If you made it through childhood without developing an allergy that doesn’t mean you’re home free. According to a new study, 45 percent of adults develop an intolerance to a foodstuff after they got older.

peanut allergy

This picture is enough to make some people swell. Credit: Pixabay.

An allergy is the response of the body’s immune system to normally harmless substances, such as pollen, foods, or house dust mite. This hypersensitivity causes the body to overreact by producing a disproportionate immune response when contacting an allergen. In some cases, the response can be so strong that the body enters anaphylactic shock, with potentially fatal consequences.

It’s not clear what causes allergies or why some people are more predisposed than others. Studies so far have linked both genetic and environmental factors to allergies. What’s certain, it seems, is that allergies are on the rise regardless of gender or ethnic background. According to findings presented at the American College of Allergy, Asthma, and Immunology conference, the incidence of shellfish allergy has grown by 7 percent, tree nuts by 18 percent, and peanuts by 21 percent. Shellfish and peanuts are also among the most common food allergies overall. The results are based on a survey of 53,575 U.S. adults.

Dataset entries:
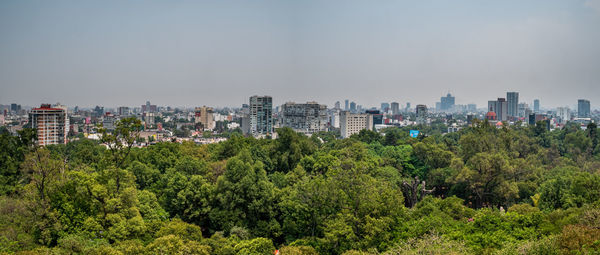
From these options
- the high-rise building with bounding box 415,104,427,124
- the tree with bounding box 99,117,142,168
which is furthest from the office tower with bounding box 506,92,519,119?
the tree with bounding box 99,117,142,168

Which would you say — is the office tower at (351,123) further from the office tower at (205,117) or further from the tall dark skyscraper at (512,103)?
the tall dark skyscraper at (512,103)

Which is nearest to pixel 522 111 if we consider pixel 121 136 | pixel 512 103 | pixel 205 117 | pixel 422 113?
pixel 512 103

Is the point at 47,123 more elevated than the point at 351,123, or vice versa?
the point at 351,123

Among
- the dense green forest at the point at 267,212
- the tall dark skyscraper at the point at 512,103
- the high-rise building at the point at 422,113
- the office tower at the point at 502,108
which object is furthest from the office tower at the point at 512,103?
the dense green forest at the point at 267,212

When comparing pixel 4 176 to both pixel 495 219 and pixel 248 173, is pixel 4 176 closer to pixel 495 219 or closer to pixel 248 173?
pixel 248 173

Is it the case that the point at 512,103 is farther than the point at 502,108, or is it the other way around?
the point at 512,103

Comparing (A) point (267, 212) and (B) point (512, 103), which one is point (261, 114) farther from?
(B) point (512, 103)
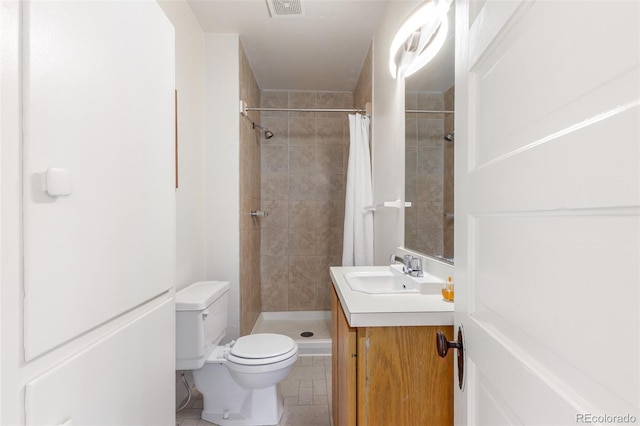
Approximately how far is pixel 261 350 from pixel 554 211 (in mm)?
1688

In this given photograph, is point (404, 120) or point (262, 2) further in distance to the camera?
point (262, 2)

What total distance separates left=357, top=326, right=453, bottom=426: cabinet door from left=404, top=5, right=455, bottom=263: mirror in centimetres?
48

**What to work on:**
1. How many U.S. adults took part in the survey that the allergy article's results are based on?
2. Revise the allergy article's passage, starting at "It’s not clear" and stopping after "of 53,575 U.S. adults.", so that "survey" becomes "poll".

**Solutions by task:**
1. 53,575

2.
It’s not clear what causes allergies or why some people are more predisposed than others. Studies so far have linked both genetic and environmental factors to allergies. What’s certain, it seems, is that allergies are on the rise regardless of gender or ethnic background. According to findings presented at the American College of Allergy, Asthma, and Immunology conference, the incidence of shellfish allergy has grown by 7 percent, tree nuts by 18 percent, and peanuts by 21 percent. Shellfish and peanuts are also among the most common food allergies overall. The results are based on a poll of 53,575 U.S. adults.